Algo que, na opinião dos especialistas consultados por Regional, somente a conscientização pode mudar. Os adolescentes precisam entender que o álcool pode causar impactos gravíssimos no desenvolvimento cerebral, além de trazer inúmeros prejuízos ao resto do organismo. Em longo prazo, pode até gerar quadros demenciais irreversíveis. Sem contar que abre portas para a utilização de outras drogas, sejam lícitas, como o tabaco, ou ilícitas, como a maconha. “Até então, ninguém estava mostrando esse lado para os adolescentes. Ao contrário. As campanhas de bebidas alcoólicas, especialmente as de cerveja, associam o consumo desses produtos ao sucesso. Estão cheias de mulheres bonitas e rapazes se dando bem. Exatamente o status que os jovens tanto querem”, observa Carla. Hoje, com a nova lei antialcool, surge a esperança por uma mobilização maior no sentido da prevenção da ingestão do álcool por crianças e adolescentes.

Sancionada no final do mês passado pelo governador do Estado de São Paulo, Geraldo Alckmin, a referente legislação proíbe o consumo de bebidas alcoólicas por menores de idade em estabelecimentos comerciais.
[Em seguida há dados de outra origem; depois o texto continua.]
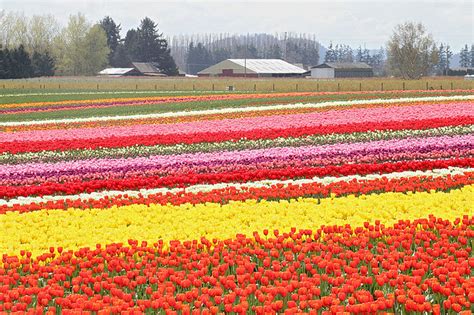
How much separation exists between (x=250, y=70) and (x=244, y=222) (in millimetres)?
107388

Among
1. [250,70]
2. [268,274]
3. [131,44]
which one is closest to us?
[268,274]

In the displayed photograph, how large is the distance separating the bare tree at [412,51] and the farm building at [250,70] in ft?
110

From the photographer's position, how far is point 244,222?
9.88 metres

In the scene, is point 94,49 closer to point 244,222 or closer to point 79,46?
point 79,46

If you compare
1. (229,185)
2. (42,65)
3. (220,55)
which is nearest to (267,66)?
(42,65)

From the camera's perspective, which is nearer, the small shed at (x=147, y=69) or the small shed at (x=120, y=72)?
the small shed at (x=147, y=69)

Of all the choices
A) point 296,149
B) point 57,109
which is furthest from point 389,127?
point 57,109

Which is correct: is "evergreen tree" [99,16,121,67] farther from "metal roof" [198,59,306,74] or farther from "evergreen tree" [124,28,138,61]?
"metal roof" [198,59,306,74]

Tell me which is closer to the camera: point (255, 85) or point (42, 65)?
point (255, 85)

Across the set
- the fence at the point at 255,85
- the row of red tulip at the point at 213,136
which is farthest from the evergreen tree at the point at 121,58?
the row of red tulip at the point at 213,136

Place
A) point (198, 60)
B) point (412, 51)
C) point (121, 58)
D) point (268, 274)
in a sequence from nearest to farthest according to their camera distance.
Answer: point (268, 274) < point (412, 51) < point (121, 58) < point (198, 60)

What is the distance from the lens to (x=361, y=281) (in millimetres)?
6730

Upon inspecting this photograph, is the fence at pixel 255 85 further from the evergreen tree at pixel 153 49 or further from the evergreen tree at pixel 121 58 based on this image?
the evergreen tree at pixel 121 58

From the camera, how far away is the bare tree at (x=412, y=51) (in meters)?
81.9
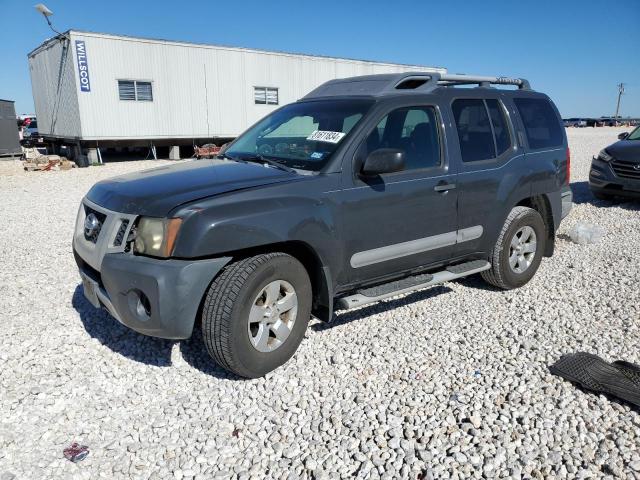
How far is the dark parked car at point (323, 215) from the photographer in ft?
10.2

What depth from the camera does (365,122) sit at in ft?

A venda já era proibida por lei, mas a diferença é que, antes, o consumo não era regulamentado de algum adulto comprasse a bebida para um adolescente. Neste caso, ninguém poderia ser multado. Agora, haverá punição com multas que podem chegar a R$ 87 mil e punição do local. A medida foi tomada diante da preocupação com os números crescentes de casos de menores envolvidos com o álcool. Para se ter ideia, entre os jovens de 12 a 17 anos, a taxa de dependentes de álcool é de algo em torno de 7%. A estimativa é das últimas pesquisas realizadas pelo IBGE (Instituto Brasileiro de Geografia e Estatística), com o apoio do Ministério da Saúde. Um percentual consideravelmente alto para um assunto tão grave. A expectativa é que, mesmo dependendo de fiscalização, um serviço ainda tão defasado no Estado de São Paulo (e no Brasil), o índice venha a cair daqui para frente. Pelo bem desses jovens e de outras gerações que estão por vir.
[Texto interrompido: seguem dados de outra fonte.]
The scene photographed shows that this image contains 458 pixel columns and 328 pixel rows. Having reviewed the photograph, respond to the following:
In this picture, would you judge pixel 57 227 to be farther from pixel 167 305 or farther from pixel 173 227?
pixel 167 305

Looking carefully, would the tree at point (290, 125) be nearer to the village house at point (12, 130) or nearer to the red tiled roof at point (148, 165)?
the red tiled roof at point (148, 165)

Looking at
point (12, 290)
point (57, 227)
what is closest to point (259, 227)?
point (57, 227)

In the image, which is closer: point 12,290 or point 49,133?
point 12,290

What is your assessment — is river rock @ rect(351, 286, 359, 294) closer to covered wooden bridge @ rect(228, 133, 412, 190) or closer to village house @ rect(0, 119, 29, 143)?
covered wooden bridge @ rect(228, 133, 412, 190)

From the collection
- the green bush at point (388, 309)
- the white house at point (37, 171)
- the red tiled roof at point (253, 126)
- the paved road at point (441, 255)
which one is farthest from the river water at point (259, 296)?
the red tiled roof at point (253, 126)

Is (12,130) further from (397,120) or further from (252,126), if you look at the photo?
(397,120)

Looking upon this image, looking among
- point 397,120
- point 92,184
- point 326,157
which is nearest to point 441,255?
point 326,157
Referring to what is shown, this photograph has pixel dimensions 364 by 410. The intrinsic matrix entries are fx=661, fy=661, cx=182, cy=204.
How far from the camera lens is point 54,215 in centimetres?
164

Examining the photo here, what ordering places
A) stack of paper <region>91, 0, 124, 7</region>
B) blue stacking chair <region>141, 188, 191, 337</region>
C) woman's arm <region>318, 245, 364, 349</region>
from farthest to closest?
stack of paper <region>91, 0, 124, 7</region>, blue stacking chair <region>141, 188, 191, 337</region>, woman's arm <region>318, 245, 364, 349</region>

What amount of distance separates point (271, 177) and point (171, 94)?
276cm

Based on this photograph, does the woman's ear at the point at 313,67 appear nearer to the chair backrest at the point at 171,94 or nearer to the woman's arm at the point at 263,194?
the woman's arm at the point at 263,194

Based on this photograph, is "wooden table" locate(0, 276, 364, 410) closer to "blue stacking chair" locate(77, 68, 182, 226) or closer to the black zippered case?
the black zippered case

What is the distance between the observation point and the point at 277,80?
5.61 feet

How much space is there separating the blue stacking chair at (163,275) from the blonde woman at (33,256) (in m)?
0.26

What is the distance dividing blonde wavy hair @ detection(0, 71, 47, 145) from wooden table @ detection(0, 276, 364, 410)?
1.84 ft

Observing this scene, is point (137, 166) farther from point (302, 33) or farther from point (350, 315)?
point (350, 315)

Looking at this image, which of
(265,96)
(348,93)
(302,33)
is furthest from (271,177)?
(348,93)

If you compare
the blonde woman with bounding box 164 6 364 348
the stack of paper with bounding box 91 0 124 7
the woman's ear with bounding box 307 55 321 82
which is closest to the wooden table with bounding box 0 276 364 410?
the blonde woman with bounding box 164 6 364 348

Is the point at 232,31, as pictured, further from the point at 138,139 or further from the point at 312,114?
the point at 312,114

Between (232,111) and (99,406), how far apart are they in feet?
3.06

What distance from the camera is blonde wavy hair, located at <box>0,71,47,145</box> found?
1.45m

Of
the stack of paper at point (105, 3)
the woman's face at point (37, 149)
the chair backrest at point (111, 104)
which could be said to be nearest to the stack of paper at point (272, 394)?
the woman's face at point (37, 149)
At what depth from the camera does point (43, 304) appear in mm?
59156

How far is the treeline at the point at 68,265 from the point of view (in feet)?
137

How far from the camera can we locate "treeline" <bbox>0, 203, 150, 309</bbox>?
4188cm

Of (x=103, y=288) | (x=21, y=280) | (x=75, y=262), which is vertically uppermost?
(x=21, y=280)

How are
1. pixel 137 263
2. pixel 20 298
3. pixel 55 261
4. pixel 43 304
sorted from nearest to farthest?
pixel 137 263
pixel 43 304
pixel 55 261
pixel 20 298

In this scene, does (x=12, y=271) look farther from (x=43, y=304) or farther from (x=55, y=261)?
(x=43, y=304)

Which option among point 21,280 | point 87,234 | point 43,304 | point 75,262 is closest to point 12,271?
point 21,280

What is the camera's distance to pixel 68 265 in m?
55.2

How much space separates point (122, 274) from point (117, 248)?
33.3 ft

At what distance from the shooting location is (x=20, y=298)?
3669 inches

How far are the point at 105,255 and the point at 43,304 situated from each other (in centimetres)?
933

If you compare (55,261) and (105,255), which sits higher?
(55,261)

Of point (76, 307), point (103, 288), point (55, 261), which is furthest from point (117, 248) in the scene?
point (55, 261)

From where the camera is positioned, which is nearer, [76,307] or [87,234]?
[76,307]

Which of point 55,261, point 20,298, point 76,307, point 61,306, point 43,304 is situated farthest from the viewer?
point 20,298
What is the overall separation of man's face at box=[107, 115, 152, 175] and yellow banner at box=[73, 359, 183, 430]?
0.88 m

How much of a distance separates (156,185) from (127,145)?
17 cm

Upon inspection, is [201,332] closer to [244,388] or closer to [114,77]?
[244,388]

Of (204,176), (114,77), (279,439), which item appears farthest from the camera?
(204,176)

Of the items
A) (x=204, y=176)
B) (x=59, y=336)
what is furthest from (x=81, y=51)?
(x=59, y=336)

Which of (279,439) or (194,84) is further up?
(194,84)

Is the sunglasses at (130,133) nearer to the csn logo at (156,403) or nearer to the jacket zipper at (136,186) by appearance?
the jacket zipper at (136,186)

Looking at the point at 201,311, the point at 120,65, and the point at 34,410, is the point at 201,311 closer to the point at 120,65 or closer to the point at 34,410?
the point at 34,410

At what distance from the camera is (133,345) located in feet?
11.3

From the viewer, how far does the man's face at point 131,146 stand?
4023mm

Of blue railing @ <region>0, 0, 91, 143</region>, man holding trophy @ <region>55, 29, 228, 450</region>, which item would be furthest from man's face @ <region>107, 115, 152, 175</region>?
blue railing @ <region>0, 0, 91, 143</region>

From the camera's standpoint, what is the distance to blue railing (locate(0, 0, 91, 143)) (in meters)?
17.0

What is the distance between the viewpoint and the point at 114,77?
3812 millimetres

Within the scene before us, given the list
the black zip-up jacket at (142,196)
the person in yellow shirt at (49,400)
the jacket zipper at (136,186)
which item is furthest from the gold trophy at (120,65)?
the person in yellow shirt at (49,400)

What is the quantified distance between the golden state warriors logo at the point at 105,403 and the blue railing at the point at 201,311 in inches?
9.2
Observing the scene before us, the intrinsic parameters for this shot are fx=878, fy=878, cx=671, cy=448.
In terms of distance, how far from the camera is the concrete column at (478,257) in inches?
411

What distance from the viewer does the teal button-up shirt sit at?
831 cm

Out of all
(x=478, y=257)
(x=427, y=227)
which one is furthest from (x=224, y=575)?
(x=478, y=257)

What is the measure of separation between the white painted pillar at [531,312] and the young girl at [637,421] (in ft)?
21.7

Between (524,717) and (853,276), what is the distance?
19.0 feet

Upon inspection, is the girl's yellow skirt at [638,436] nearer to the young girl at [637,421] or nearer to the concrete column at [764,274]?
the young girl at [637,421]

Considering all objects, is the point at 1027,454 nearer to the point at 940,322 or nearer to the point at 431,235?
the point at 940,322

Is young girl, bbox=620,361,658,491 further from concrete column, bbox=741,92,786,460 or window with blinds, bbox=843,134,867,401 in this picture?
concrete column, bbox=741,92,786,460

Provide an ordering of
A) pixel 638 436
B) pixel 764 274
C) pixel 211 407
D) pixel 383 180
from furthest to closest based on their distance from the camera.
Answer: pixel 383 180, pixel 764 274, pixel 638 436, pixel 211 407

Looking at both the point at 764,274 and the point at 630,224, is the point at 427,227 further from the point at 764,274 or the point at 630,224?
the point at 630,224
Por enquanto, para quem não sabe como agir perante uma situação envolvendo o tema, o psicólogo Rodrigo Diniz dá a dica. Tentar manter o jovem longe dos ambientes onde circulam bebidas alcoólicas, através de proibições ou punições, não orientará o jovem sobre os seus prejuízos. É claro, os pais têm o dever de não incentivar o uso de bebidas alcoólicas por adolescentes em qualquer lugar. Mas, quando falamos em orientação, penso que os pais devem lidar com essa temática de maneira preventiva, através da escuta e da comunicação. É muito importante que se estabeleça o hábito da comunicação entre os familiares, para que os pais possam acompanhar de maneira ‘mais aproximada’ qual relação se estabelece entre seus filhos e a bebida alcoólica. Este hábito pode vir através de reuniões familiares diárias, na hora do jantar ou almoço, por exemplo, nas quais é possível estimular os vínculos familiares e o exercício de conversas que favoreçam o jovem quanto às diferenças entre beber socialmente ou se embriagar. Através de ‘construções’ deste tipo, o jovem irá dispor de um ‘repertório maior’ para poder criar seus próprios meios de estabelecer tais limites”.